Before reading this post, I want you to take a moment and digest one question.
Ready? Let’s go.
Who are farmers’ in your locality and how do those peoples possess that title? Take your moment…
Am hoping you will come up with a general description of those people with why they belong to that group.
Now let’s bounce to the deep side of my thought and experience of what the agriculture sector looks like and why its profession is neglected despite it being the mainstay of Africa’s economy.
In Ethiopia, most cross sectorial issues touching different ministries lack a legal framework. Agriculture, health (food & drug) and trade and industry ministries are without any linkages. This leaves farmers/agri-preneures barely without options to engage in agro-processing, a promising value addition venture. It results to Ethiopians always seeking foreign importer agents/certifying company to lobby such gaps.
In curbing this challenge, we (at YPARD Ethiopia) work to advocate for better agri-business models to equip partner companies and the affiliated/partner farmer cooperatives. We do this by ensuring working procedures comply with the global market standards/requirements; preach about social enterprise modalities that enable farmers to process and offer final goods rather than merely produces; reveal the journey agriculture and food security has been through against climate smart practices to convince policy makers.
Mankind has stumbled thousands of years in search of knowledge and every one of us has contributed to that in one way or another. Hence the reason we bring development so as to utilize our shared environment equally with proper management in sustaining its values to our children’s. It is neither ethical nor human to enjoy fruits of development alone, while others are hungry.
Man-to-Man is my principle and I’m passionate to bring a social change to contribute in making the world a better place. All those wars, ignorance, inequality, hatred, famine, and so on are rooted from greedy need. My experience with most of African rural areas has always left me sad. They make the larger portion of the land & food supply but they are the one who are most disadvantaged.
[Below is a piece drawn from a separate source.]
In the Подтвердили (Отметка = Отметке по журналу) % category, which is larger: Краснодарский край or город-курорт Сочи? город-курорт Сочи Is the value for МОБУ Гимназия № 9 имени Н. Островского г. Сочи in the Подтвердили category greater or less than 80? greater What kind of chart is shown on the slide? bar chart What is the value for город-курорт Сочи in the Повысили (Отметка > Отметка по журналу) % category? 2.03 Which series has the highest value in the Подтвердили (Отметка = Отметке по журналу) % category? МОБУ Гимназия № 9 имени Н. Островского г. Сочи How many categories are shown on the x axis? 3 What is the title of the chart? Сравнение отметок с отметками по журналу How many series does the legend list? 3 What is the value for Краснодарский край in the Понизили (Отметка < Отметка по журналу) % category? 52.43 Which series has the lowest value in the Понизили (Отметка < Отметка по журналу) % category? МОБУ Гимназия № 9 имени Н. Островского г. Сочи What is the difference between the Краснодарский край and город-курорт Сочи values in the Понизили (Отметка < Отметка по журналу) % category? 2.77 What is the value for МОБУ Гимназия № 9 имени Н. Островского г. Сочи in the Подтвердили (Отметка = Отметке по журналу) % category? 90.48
Urban people fix the market price over the farmer and after minimal value addition, they make surplus profit on the expense of producers. Unless, this vicious circle is tackled by social enterprise, it will never be changed only by technology. Market information (mobile) is nothing for a perishable vegetable, unless farmers have well organized supply/value chain in reaching remote markets as long as the local demand leads the local market price.
The big missing piece here is the public awareness as to what agriculture is. I say agriculture is a business and farming is a profession. The long journey that agriculture has been through along with its typical describing features has left a wrong definition in the Ethiopian agriculture. The way schools are teaching ‘what agriculture is and who is doing it’ matters, as schools are making mind setup and way of thinking of our policy makers from almost bare state of mind. In Ethiopian case, agriculture is a sector left either for “farmers” who are based in a remote rural or investors who do it in large scale/to export markets. Peoples define “farmer” as one who gets born in rural, illiterate, do farming, no/minimal access to infrastructure and related descriptions, which are unacceptable value for one to possess in urban dwellers thinking.
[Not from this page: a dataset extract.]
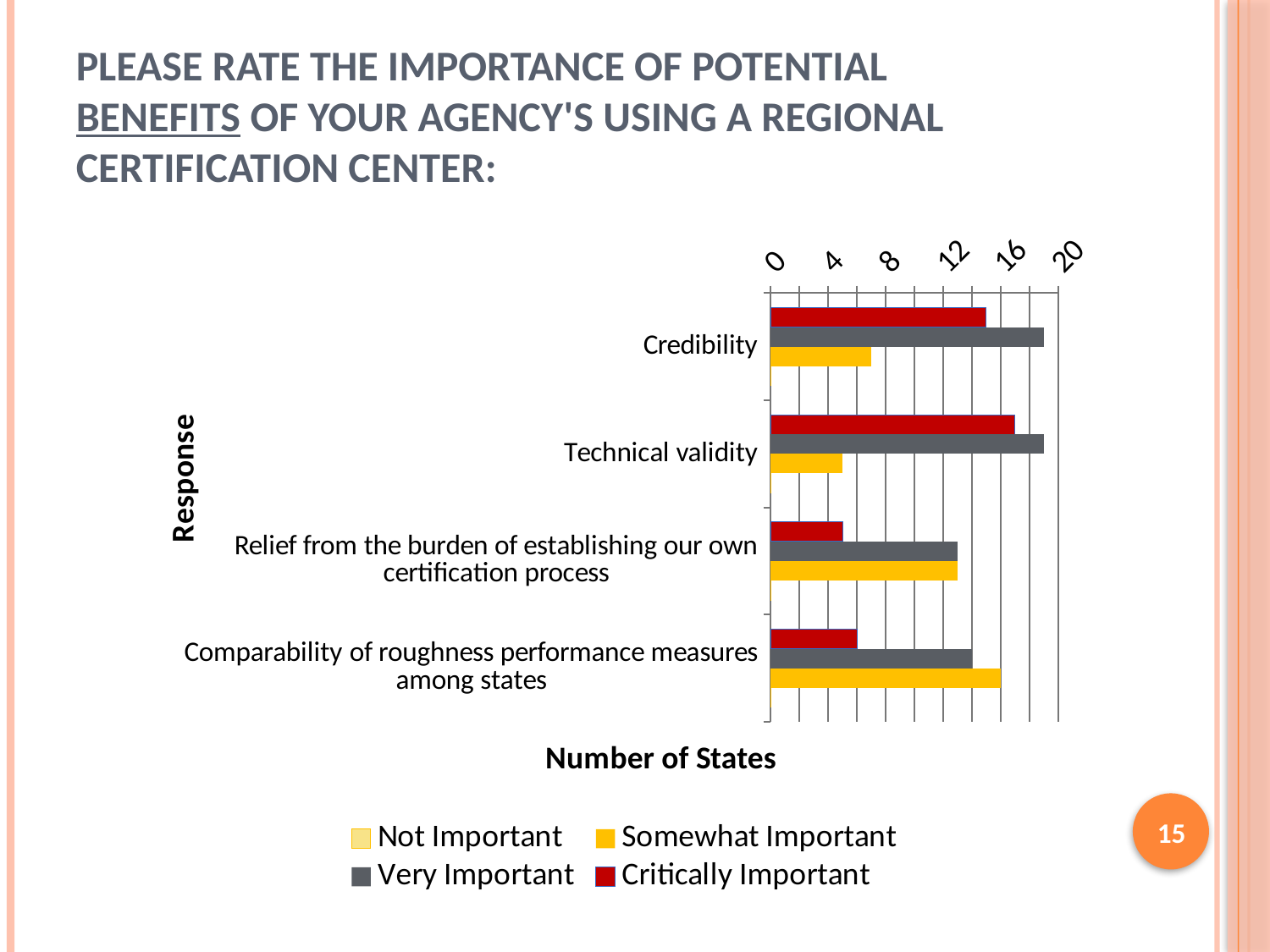
How many series does the chart's legend list? 4 Is the Very Important value for Credibility greater or less than 16? greater Is the Somewhat Important value for Comparability of roughness performance measures among states greater or less than 12? greater What kind of chart is shown on the slide? bar chart Which response category has the highest Somewhat Important value? Comparability of roughness performance measures among states Is the Somewhat Important value for Credibility greater or less than 12? less For Credibility, which is larger: the Very Important value or the Somewhat Important value? Very Important What is the title of the horizontal axis of the chart? Number of States How many response categories are shown on the y axis of the chart? 4 What is the title of the vertical axis of the chart? Response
Neither the general public, government institutions (especially Ministry of Agriculture) nor “farmers” themselves see agriculture as a business rather they view it as a life/tradition and a majority as public sector and some as destiny. In my view it is emanated from policies affecting it (land is state owned), approach/strategy (public extension service, research and food donation) and mainly politics. As agriculture counts a larger portion of the land and population, the sector is political sensitive when one tries to change the way it is being done trouble ensues.
Policies and directives are made without hook to tie it up with private sectors. Currently, the government is not promoting local social enterprise establishment to work with “smallholder” farmers (I put it in quotation for they are large population and land holder of the world); ostensibly, the government has spent extra cost in offering services through its state owned enterprise. The world has come through that way and failed. Why? That is what I say “politics”. Public sectors are not competitive as private one. Public extension workers are begging ‘farmers’ to farm using fertilizer…that is because they don’t see it as a business and they don’t want to do what the government says on their business (as development workers also do politics, farmers are not happy to listen to).
To change this mindset towards agriculture, it demands a systematic approach that embrace education system, public institutions, media companies, the general public and the like. In Ethiopian case, we used to learn agriculture/farming as a full-fledged course with practical sessions in all primary schools until the beginning of 1990’s. Then afterwards, the course was scrapped off from the elementary and secondary/high school curriculum. Now there is no way for a child to know about agriculture nor practice farming.
I leave you here to digest it in your respective countries. Africa with a young population and agriculture as its economy main stay – where should we start to engage the youth in agriculture?